Drug dealers won’t be the Serbian authorities’ only target in 2010, according to organized crime prosecutor Miljko Radisavljevic. His office will also be scrutinizing elected and appointed officials for corruption, he told Serbian radio last week.

Swiss arrest Kosovo heroin traffickers

Swiss police arrested 14 suspected heroin traffickers last week, saying that the group had brought 42 kilos of heroin into Switzerland from Kosovo in just five months.

Thirteen ethnic Albanians, one Austrian citizen from Kosovo and a Spanish national were arrested in the sting, reported the Swiss state broadcaster. B92 also had the story:

Police said that the heroin came from the town of Peć in western Kosovo and that it was sold in Lausanne, Zurich, and Neuchatel in Switzerland.

During each trip, the report said, the suspects smuggled in more than 12 kilograms of the drug, while one of them was in charge of collecting the money for the bosses of the operation, based in Kosovo.


Czech Republic extradites businessman to Italy

A Czech court ordered a Czech businessman to be extradited to Italy last week so he can face trial there for allegedly helping the Calabrian mafia, or ‘Ndrangheta. Czech Nova television reported that Libor Ruzicka, whose business partner has already been extradited to Italy, was likely to be transferred there soon.

Nova said the Czechs are suspected of having secured through fictitious invoices documents for the mafia trafficking in goods smuggled from Asia through the port of Gioia Tauro in Calabria that 'Ndrangheta controls.

The article wasn’t clear on whether the “goods” involved were drugs or counterfeit merchandise from Asia, both of which are lucrative businesses for Italian crime groups.

[Data below]
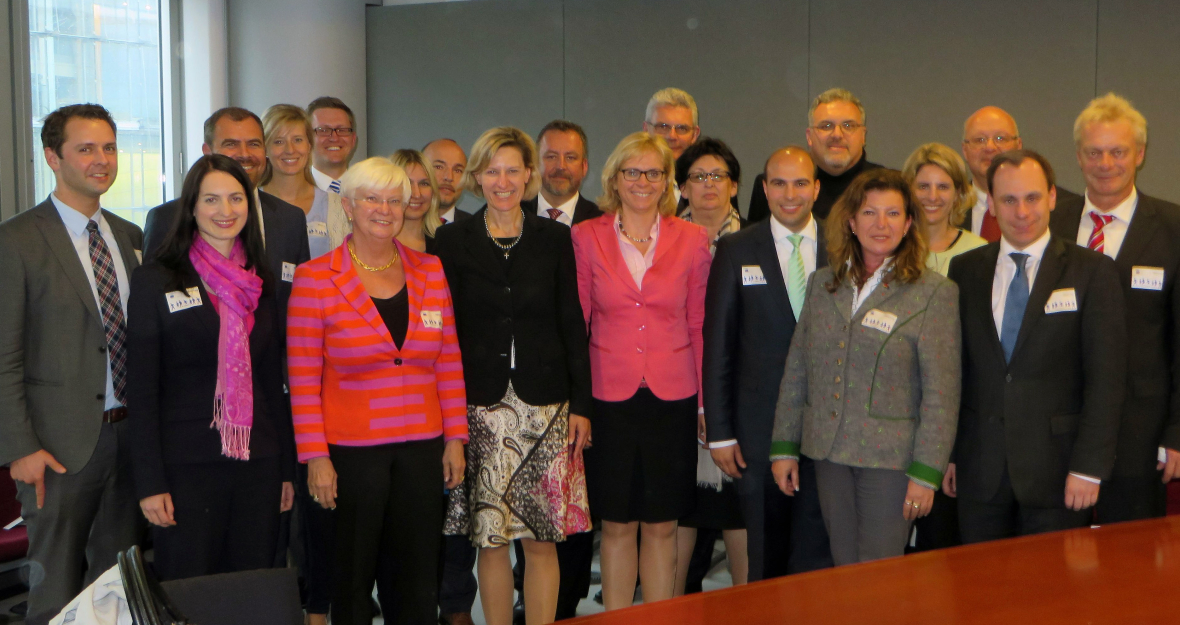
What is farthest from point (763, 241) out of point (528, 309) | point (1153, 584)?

[Check your understanding]
**a.** Answer these questions from the crime roundup:
(i) How many kilos of heroin did the group bring into Switzerland from Kosovo?
(ii) From which town in Kosovo did the heroin come?
(iii) Through which port were the goods from Asia smuggled?
**b.** List every Swiss city named in the crime roundup as a place where the heroin was sold.
The material has no connection to the crime roundup.

[Set of answers]
**a.**
(i) 42 kilos
(ii) Peć
(iii) Gioia Tauro in Calabria

**b.** Lausanne, Zurich, Neuchatel